Last week, the news went round that a civil society organization Accountability and Democratic Project (ADEP) has written to INEC raising the alarm on the details of credentials submitted by the Bauchi APC governorship candidate AVM Sadique Abubakar Baba.

According to the CSO, the APC governorship candidate failed to substantiate claims he made in his submission regarding his nationality, place of birth, and schools attended. Though he claimed to have been born in Azare in 1960 and that he had graduated from St. Paul Primary School in 1973 and GSS Bauchi in 1978, he, however, failed to attach a birth certificate or declaration of age as well as primary and secondary school certificates.

“This deliberate omission also keeps us guessing, if Mr Baba has anything he is hiding thus choosing to declare only a part of the credentials he claims to possess. They are requirements for him to stand as a candidate in the upcoming election,” ADEP noted.

The CSO, therefore, described this as a grave disregard for the law and urged INEC to disqualify the APC candidate.

With the incomplete information, as indicated in the petition to INEC, there is a risk of our candidate being considered as lying under oath or submitting false information, which is an unforgivable offence under the law. 

This is more so when one considers the judgment of the Supreme Court in the case of Action Congress vs INEC (2007) which states among other things that “When a person subscribes to an affidavit, which must, of course, be done before a person having authority to administer such oath or affidavit, he is taken to be telling the whole world the truth and nothing but the truth. 
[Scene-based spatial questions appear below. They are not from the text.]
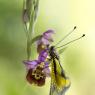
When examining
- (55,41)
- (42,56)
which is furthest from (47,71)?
(55,41)

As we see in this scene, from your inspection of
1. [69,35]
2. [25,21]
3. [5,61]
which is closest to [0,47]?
[5,61]

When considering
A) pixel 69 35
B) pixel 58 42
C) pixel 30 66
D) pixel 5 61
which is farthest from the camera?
pixel 69 35

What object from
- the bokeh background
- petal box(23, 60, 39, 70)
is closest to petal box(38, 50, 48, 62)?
petal box(23, 60, 39, 70)

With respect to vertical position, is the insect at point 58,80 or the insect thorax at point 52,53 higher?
the insect thorax at point 52,53

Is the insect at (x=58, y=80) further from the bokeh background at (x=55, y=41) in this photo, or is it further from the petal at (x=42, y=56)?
→ the bokeh background at (x=55, y=41)

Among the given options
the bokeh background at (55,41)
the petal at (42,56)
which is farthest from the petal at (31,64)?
the bokeh background at (55,41)

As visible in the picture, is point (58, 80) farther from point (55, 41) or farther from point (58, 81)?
point (55, 41)

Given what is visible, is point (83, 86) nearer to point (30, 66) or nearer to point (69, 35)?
→ point (69, 35)

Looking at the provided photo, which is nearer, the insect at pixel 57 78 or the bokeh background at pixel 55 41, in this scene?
the insect at pixel 57 78
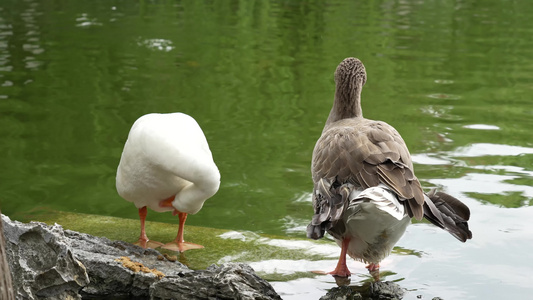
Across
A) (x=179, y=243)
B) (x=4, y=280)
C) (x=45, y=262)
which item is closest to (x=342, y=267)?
(x=179, y=243)

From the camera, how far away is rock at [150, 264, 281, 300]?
4488 mm

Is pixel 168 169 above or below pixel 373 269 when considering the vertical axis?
above

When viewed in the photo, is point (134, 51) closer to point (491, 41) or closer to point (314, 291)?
point (491, 41)

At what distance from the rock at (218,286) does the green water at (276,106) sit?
45 cm

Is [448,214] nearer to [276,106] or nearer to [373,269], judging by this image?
[373,269]

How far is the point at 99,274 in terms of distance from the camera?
480cm

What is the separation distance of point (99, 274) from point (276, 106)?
7006 mm

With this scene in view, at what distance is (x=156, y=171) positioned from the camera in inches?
221

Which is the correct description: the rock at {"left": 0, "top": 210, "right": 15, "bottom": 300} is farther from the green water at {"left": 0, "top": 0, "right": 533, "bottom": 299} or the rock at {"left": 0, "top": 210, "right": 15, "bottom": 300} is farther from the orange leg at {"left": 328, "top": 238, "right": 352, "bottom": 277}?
the orange leg at {"left": 328, "top": 238, "right": 352, "bottom": 277}

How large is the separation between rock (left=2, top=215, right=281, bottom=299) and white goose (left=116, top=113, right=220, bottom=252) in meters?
0.68

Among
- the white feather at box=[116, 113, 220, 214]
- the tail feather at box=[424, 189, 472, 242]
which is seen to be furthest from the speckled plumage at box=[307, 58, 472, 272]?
the white feather at box=[116, 113, 220, 214]

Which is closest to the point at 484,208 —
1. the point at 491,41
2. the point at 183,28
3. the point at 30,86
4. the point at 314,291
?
the point at 314,291

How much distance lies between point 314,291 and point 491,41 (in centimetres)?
1388

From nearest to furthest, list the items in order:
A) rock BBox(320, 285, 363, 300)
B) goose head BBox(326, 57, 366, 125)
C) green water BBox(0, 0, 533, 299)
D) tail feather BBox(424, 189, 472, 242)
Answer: rock BBox(320, 285, 363, 300) < tail feather BBox(424, 189, 472, 242) < goose head BBox(326, 57, 366, 125) < green water BBox(0, 0, 533, 299)
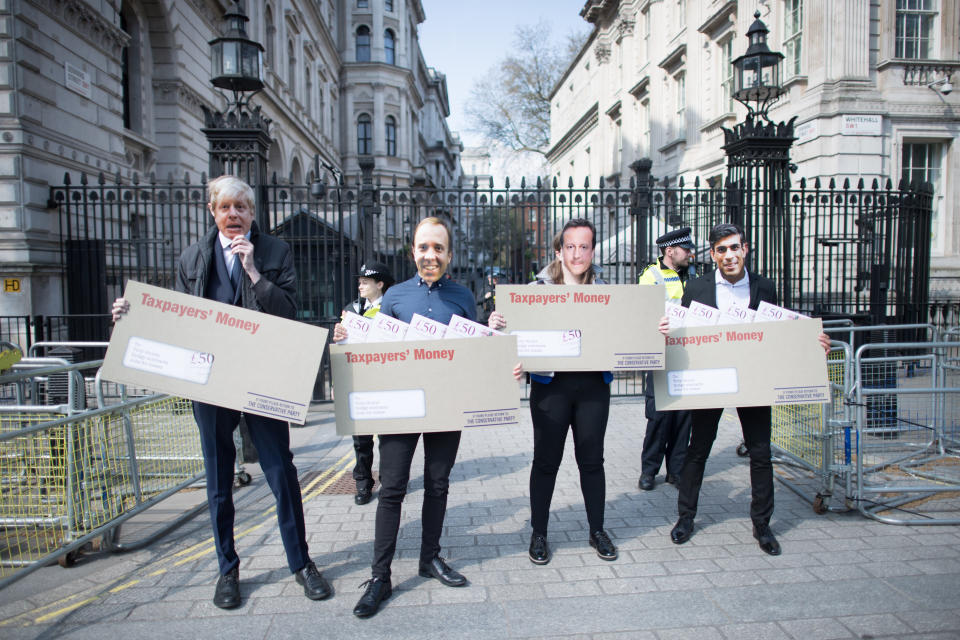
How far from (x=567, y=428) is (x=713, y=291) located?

“If what he said under oath later turned out to be false, he can be subjected to punishment under the crime of perjury, which, itself, is committed when a lawful oath is administered in some judicial proceedings (which includes in my view, any act capable of ending up in a court of law), as is the case in this matter.

“That is why sections 32(4) and (5) were enacted to allow persons with reasonable grounds that the information given by the candidate in the affidavit is false to sue such a candidate before a federal or state high court.
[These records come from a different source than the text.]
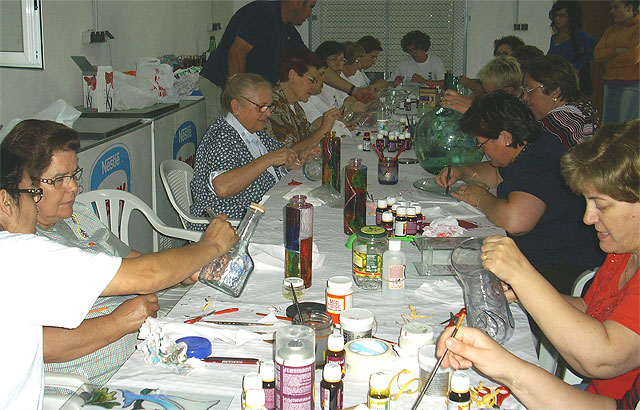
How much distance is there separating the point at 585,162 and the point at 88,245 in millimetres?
1526

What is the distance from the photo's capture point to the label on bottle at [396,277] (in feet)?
5.86

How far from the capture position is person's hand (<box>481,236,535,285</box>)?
1411 mm

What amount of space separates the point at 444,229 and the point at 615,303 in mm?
902

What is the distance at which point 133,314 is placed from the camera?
1.82 m

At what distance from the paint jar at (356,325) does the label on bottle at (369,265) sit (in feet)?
1.30

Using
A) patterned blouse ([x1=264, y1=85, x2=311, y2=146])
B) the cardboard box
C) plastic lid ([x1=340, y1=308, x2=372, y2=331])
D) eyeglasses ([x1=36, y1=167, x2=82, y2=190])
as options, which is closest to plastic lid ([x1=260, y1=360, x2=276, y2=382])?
plastic lid ([x1=340, y1=308, x2=372, y2=331])

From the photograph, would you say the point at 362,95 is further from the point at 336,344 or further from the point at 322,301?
the point at 336,344

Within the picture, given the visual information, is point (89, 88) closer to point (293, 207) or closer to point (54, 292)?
point (293, 207)

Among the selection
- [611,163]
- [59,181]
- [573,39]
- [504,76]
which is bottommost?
[59,181]

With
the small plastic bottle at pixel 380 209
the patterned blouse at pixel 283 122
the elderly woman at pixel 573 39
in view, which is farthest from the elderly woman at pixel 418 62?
the small plastic bottle at pixel 380 209

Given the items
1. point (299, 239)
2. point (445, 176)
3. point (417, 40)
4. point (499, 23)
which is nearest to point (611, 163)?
point (299, 239)

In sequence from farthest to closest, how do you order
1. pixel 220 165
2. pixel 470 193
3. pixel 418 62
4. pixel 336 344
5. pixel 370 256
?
pixel 418 62, pixel 220 165, pixel 470 193, pixel 370 256, pixel 336 344

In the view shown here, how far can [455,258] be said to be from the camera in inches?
68.6

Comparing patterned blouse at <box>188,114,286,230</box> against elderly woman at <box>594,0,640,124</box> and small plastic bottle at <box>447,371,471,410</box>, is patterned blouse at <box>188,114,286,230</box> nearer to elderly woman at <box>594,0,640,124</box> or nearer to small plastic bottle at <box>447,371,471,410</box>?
small plastic bottle at <box>447,371,471,410</box>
“That High Court, on finding the falsity of the candidate, must issue an order disqualifying such a candidate from contesting the proposed election.”

In another decision in the case of Akpatason vs Adjoto & Ors. (2019) the Supreme Court held that “The implication or legal effect of an oath is to subject the person who took an oath to penalty for perjury in the event that the testimony turns out to be false”.
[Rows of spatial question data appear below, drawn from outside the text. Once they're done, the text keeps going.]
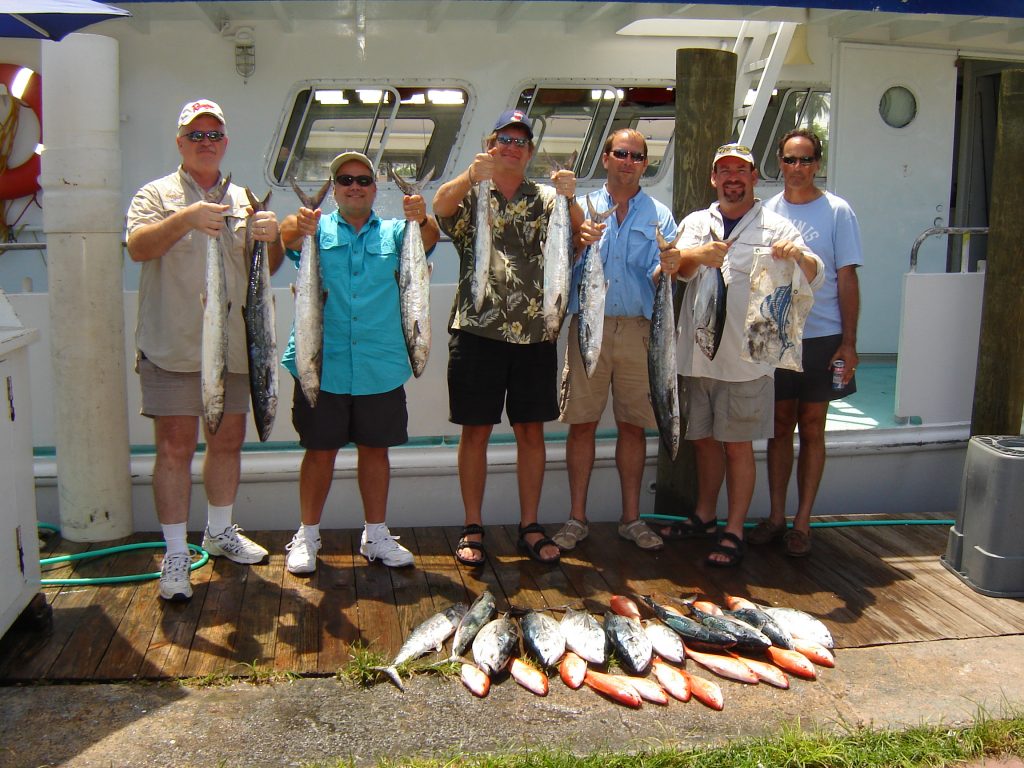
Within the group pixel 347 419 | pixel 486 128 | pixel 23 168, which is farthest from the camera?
pixel 486 128

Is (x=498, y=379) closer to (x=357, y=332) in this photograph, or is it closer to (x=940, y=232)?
(x=357, y=332)

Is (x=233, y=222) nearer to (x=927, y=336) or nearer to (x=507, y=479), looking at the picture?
(x=507, y=479)

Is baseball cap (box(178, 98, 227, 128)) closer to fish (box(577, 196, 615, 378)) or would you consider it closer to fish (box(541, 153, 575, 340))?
fish (box(541, 153, 575, 340))

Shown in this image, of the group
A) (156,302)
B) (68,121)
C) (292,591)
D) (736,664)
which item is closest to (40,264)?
(68,121)

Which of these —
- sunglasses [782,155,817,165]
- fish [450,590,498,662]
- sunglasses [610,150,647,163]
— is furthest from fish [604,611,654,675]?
sunglasses [782,155,817,165]

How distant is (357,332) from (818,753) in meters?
2.43

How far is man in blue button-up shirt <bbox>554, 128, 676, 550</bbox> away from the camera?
4281 mm

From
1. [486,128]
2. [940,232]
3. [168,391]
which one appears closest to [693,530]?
[940,232]

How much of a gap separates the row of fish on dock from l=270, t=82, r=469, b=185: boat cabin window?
3.59 meters

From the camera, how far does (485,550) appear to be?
461 centimetres

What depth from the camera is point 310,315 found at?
3736 mm

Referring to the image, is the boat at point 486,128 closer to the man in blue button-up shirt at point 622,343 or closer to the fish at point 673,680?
the man in blue button-up shirt at point 622,343

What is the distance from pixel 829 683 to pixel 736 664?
0.34m

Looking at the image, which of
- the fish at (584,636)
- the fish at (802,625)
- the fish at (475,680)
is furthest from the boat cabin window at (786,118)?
the fish at (475,680)
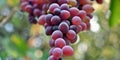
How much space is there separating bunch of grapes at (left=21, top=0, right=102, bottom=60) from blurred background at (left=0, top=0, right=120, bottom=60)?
0.32m

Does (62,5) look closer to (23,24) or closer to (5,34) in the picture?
(5,34)

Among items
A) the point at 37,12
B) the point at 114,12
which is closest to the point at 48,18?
the point at 37,12

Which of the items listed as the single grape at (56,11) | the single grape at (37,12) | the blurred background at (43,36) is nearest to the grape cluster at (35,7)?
the single grape at (37,12)

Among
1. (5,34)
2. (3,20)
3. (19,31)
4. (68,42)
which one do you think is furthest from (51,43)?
(19,31)

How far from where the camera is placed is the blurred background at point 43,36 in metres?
1.38

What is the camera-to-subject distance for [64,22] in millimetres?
664

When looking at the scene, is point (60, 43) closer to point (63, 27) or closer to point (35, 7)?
point (63, 27)

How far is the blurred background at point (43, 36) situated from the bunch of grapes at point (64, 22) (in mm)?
317

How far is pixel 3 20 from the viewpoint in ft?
4.29

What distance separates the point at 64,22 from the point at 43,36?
3.99 feet

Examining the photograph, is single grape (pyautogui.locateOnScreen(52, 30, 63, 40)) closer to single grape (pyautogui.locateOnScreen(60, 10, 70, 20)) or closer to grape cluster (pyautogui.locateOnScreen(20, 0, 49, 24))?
single grape (pyautogui.locateOnScreen(60, 10, 70, 20))

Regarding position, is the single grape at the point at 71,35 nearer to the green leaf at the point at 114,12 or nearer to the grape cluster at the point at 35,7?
the grape cluster at the point at 35,7

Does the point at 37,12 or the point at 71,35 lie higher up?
the point at 37,12

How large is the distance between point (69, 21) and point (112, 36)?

Also, the Appeals Court expressly pointed out the implication of such crimes on political candidates in the case of Shinko vs KDSG (2013) when it stated that “Further, another unfavourable condition to a candidate seeking to contest is where the information given by him in the affidavit he filed accompany the list submitted to the commission is found to be false. if the court determines that the information is false, the court shall issue an order disqualifying the candidate from contesting the election.”

Given the above position of the court, the alarm bell from ADEP is a good service to the APC. The party which is the foregone winner of the forthcoming 2003 Bauchi gubernatorial election shall not squander its fortune by fielding an unqualified candidate.

A word, they say, is enough for the wise.